Global trends indicate that people are becoming increasingly concerned with sustainability and “going green.” In New Zealand, recent years have played host to such schemes as the single-use plastic bag ban and the New Zealand plastic packaging declaration. The plastic bag ban was met with great support from consumers across the country. One of the issues that New Zealand faces, however, is the lack of recycling facilities and general waste-related infrastructure to keep up the plastic processing demand. New Zealand needs to look at ways in which we can progress towards a sustainable plastics economy.
Malcolm Everts, the marketing manager for Cottonsoft Ltd., said, “An integrated industry-wide approach is required to address plastic waste in New Zealand. We can no longer rely on off-shore recycling so local effort, aligning retailer, supplier and government ambitions are key to a sustainable solution. Future moves to remove plastics from the chain altogether will rely on a safe, serviceable alternative being available.” As a smaller nation, there is ample opportunity for us to develop the required facilities to make sure that our plastic footprint is reduced.

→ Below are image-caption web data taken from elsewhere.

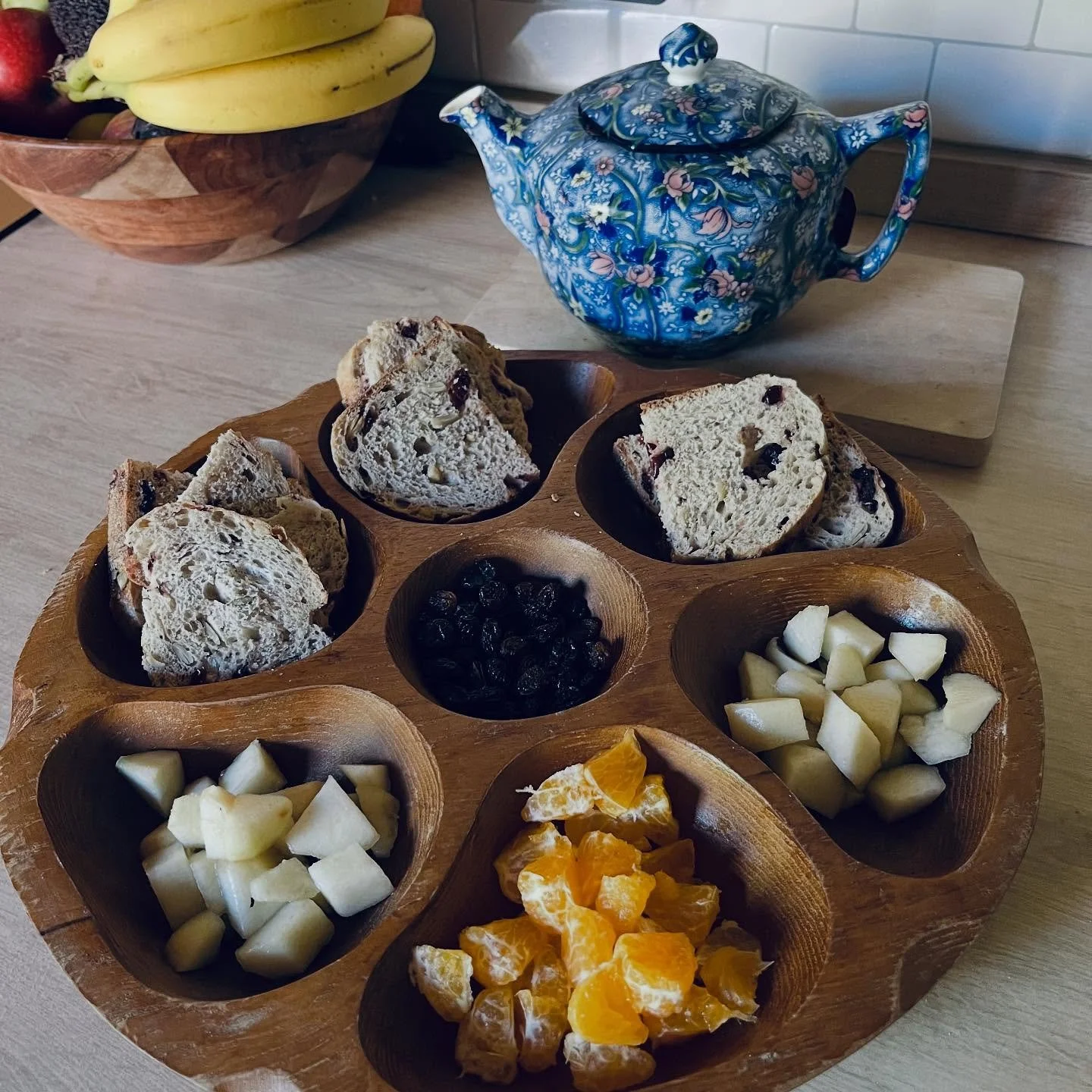 🍂 Chilly autumn mornings have arrived, and nothing goes better with our morning snack than a warm pot of tea. 🫖 
#waldorfchildminding
#waldorfchildminder
#steinerchildminder
#yorkchildminder 
#waldorfeducation 
#waldorfearlychildhood
#autumnmood🍂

“The first issue is recognising we have a problem; then ensuring solutions are genuinely sustainable to help shoppers, consumers and suppliers make better environmental choices.” New Zealand recently trialled a soft plastics recycling scheme where bins were placed in retail stores and supermarkets, for customers to leave their plastic waste in. The initiative was successful, and about 400 tonnes, equivalent to 100 million plastic bags, were recycled, which would otherwise have all gone to landfill. However, the cessation of off-shore processing, limited local processing capacity and limited demand from both local and international businesses to resell or reuse the materials has meant collections have been suspended, “This [was] an industry-funded scheme, accredited by the government, and supported with advice from Ministry for Environment, though it was the steering committee and governing team (the Packaging Forum) that chose to suspend collections temporarily. Not making that decision could have undermined historic success, and future potential, for local soft plastic recycling.”
Cottonsoft is an excellent example of a company leading the charge for sustainability. Its brands are encouraged to be supportive, competitive, and sustainable. Everts describes, “Sustainable sourcing of raw material (paper) is key to our business, with independent certification such as ECNZ (Environmental Choice) and PEFC (Programme for the Endorsement of Forest Certification) becoming an increasingly important consideration for retailers and shoppers alike. Sustainability certification extends beyond the environment alone, ensuring worker rights, safety and well-being are also at the forefront of business goals.”
“Three years ago there was virtually no local processing capacity for post-consumer soft plastics and overseas processing was our only option. Today we have two local processors recycling the soft plastic into items such as fibre optic cable covers and fence posts.” Retailers are actively encouraging alternatives such as electronic labels and re-useable bags—collectively reducing the volume of soft plastic waste.
“Recycling alone will not solve the local challenge, though collectively we’re making a positive impact on reducing waste and supporting better environmental outcomes for New Zealand.”